La erosión del centroizquierda abre brechas que la derecha radical aprovecha
El colapso del Partido Democrático y la fragmentación de Sinistra Italiana han dejado un vacío institucional. Ese vacío no se ha llenado con moderación, sino con extremos. Según datos del ISTAT, el 31% de los italianos menores de 35 años apoya partidos que rechazan la UE o la moneda única. Esa cifra subió 9 puntos desde 2023.
¿Qué implica el pacto EE.UU.-Irán para la seguridad europea?
El acuerdo, aunque limitado a intercambio de prisioneros y congelación de activos, fue interpretado como una concesión estratégica. La UE no fue consultada. Italia, que lidera la Misión Naval Irini contra el tráfico de armas en el Mediterráneo, se vio marginada. Esto afecta su capacidad para negociar fondos del Instrumento Europeo para la Estabilidad y la Paz (IEEP).

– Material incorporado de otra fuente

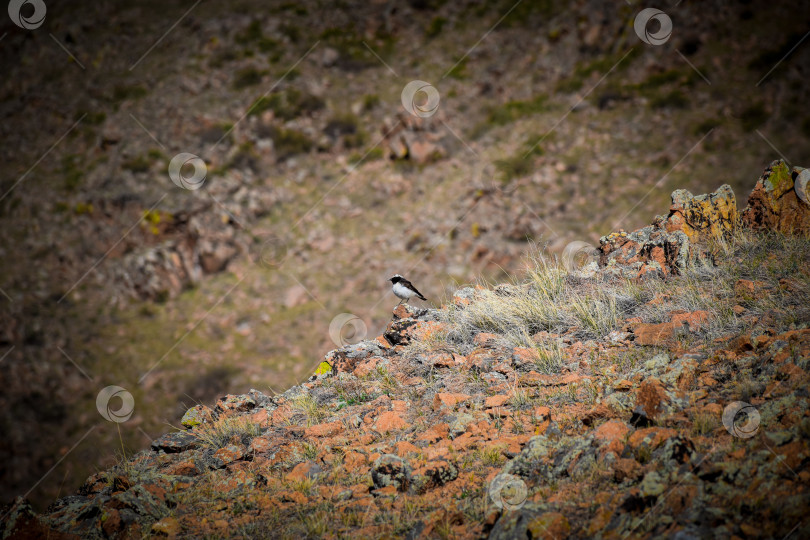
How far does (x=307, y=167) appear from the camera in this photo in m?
24.2

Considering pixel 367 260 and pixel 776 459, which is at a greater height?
pixel 367 260

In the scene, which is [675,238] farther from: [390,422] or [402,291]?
[390,422]

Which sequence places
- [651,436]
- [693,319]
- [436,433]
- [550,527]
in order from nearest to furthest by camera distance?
[550,527], [651,436], [436,433], [693,319]

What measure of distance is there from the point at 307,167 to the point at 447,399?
72.3ft

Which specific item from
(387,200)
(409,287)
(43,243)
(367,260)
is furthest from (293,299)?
(409,287)

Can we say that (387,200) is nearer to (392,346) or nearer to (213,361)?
(213,361)

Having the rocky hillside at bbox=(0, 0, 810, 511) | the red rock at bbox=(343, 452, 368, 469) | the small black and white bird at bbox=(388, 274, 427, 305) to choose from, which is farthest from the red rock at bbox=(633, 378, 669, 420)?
the rocky hillside at bbox=(0, 0, 810, 511)

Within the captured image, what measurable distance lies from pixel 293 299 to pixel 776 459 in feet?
63.4

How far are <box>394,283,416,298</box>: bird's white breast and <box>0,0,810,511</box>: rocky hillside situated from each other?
1265cm

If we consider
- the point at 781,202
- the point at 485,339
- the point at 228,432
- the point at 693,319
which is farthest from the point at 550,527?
the point at 781,202

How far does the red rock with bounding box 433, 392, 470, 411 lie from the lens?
150 inches

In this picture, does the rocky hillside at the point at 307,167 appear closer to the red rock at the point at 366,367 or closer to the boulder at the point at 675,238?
the boulder at the point at 675,238

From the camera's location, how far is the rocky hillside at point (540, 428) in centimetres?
227

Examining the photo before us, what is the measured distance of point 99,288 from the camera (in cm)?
2192
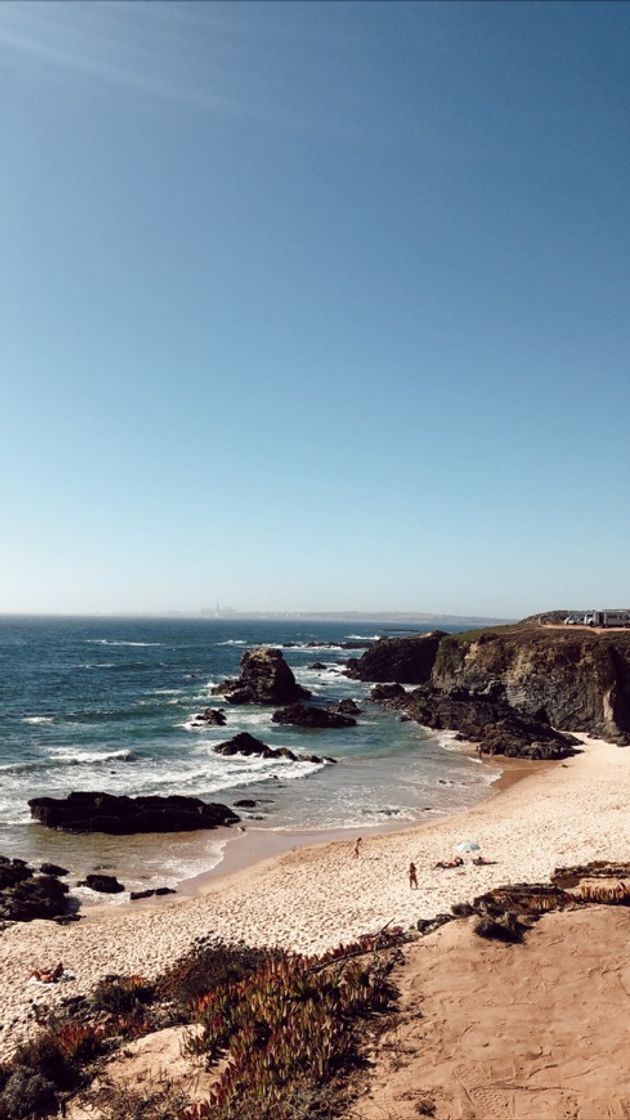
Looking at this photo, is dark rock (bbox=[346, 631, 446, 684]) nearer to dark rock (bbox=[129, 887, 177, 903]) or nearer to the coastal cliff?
the coastal cliff

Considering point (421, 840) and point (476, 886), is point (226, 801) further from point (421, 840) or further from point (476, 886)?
point (476, 886)

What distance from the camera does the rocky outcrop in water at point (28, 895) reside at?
20.6 m

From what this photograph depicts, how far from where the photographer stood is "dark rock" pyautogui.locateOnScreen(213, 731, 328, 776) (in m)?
44.2

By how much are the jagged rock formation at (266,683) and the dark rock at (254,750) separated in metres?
22.9

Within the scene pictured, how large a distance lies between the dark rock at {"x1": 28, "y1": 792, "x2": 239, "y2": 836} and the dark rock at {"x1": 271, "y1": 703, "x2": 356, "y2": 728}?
25.5 meters

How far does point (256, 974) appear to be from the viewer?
44.6ft

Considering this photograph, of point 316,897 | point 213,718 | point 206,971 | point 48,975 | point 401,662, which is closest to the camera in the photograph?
point 206,971

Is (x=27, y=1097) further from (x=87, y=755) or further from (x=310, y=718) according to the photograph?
(x=310, y=718)

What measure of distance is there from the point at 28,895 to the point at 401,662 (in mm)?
75540

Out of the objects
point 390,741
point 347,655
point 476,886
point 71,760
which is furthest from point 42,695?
point 347,655

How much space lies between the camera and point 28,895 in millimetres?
21422

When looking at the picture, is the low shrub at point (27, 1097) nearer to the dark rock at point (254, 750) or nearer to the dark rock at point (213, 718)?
the dark rock at point (254, 750)

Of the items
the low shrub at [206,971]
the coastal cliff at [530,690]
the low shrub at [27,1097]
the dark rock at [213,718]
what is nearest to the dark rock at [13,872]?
the low shrub at [206,971]

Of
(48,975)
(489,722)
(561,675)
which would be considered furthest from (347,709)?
(48,975)
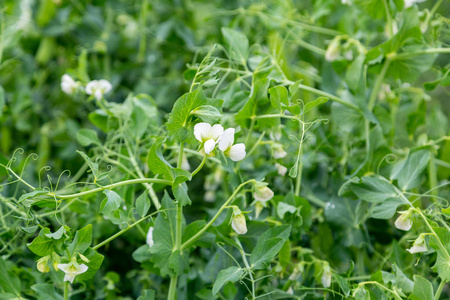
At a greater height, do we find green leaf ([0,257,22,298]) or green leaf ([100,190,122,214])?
green leaf ([100,190,122,214])

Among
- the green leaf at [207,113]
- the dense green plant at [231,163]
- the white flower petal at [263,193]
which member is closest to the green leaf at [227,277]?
the dense green plant at [231,163]

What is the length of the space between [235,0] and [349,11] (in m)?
0.32

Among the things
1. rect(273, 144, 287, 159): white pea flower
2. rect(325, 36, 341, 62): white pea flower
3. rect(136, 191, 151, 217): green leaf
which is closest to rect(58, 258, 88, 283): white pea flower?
rect(136, 191, 151, 217): green leaf

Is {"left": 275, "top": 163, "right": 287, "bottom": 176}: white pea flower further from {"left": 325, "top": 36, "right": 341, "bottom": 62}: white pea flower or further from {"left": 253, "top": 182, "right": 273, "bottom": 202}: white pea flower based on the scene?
{"left": 325, "top": 36, "right": 341, "bottom": 62}: white pea flower

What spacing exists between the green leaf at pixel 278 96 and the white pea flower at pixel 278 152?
0.10 meters

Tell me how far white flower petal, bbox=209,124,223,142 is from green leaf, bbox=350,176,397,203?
263 millimetres

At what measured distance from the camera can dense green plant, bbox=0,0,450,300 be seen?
62 centimetres

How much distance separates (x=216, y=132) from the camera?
1.89 ft

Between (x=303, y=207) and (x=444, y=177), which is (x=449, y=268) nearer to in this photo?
(x=303, y=207)

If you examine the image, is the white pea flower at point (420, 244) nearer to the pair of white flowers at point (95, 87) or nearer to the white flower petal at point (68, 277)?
the white flower petal at point (68, 277)

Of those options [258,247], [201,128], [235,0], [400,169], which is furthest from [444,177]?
[235,0]

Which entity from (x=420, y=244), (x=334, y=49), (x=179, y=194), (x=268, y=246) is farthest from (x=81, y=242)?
(x=334, y=49)

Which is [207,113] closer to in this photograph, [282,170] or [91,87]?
[282,170]

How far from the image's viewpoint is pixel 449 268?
59 cm
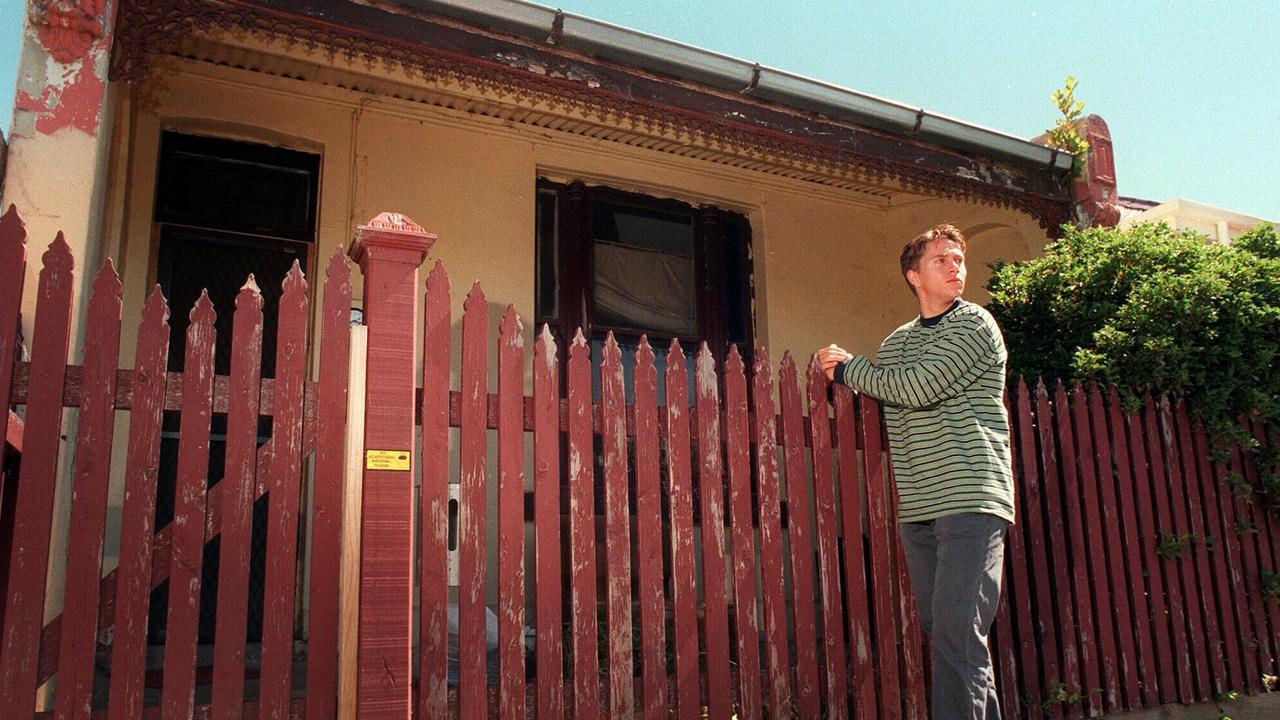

El marco legal europeo limita la autonomía de los Estados miembros
El Tratado de Lisboa, artículo 21, exige coherencia en la política exterior. Pero no obliga a unanimidad. Italia puede actuar unilateralmente, aunque pierde influencia en el Consejo de Asuntos Exteriores. Además, el Reglamento (UE) 2021/821 sobre control de exportaciones de tecnología dual impide que Roma firme acuerdos de defensa con países bajo sanción —como Rusia— sin autorización comunitaria.
¿Cuál es el impacto económico de esta crisis de liderazgo?
Italia enfrenta una desaceleración del 0,4% en el primer trimestre de 2026. El Banco de Italia vincula parte de la caída a la incertidumbre política. Las inversiones extranjeras directas cayeron un 12% interanual. El Fondo Monetario Internacional advirtió que la falta de alianzas estables reduce la capacidad de Roma para acceder a líneas de crédito del Mecanismo Europeo de Estabilidad (MEDE).
Datos Clave
- Trump y Meloni hablaban dos veces por semana en 2025; en junio de 2026, no hubo contacto oficial registrado.
- El partido de Roberto Vannacci ya cuenta con 17 diputados regionales, tras las elecciones de abril.
- El pacto EE.UU.-Irán excluyó a la UE de las negociaciones, violando el principio de cooperación leal del artículo 4 del Tratado de la UE.
- Las exportaciones italianas a Estados Unidos cayeron un 5,7% en los primeros cinco meses de 2026, según el Istat.
- El índice de confianza del consumidor en Italia se situó en 92,3 en junio —el nivel más bajo desde 2021.
¿Qué sigue para la derecha europea?
Meloni ya no puede actuar como puente entre Washington y Bruselas. Su margen de maniobra se reduce. La alternativa no es el regreso del centroizquierda, sino una reconfiguración del bloque conservador: más nacionalista, menos atlántico, más escéptico frente a la UE. Esa evolución ya se observa en Polonia y Hungría. El riesgo no es la ruptura, sino la desintegración silenciosa de la cohesión europea.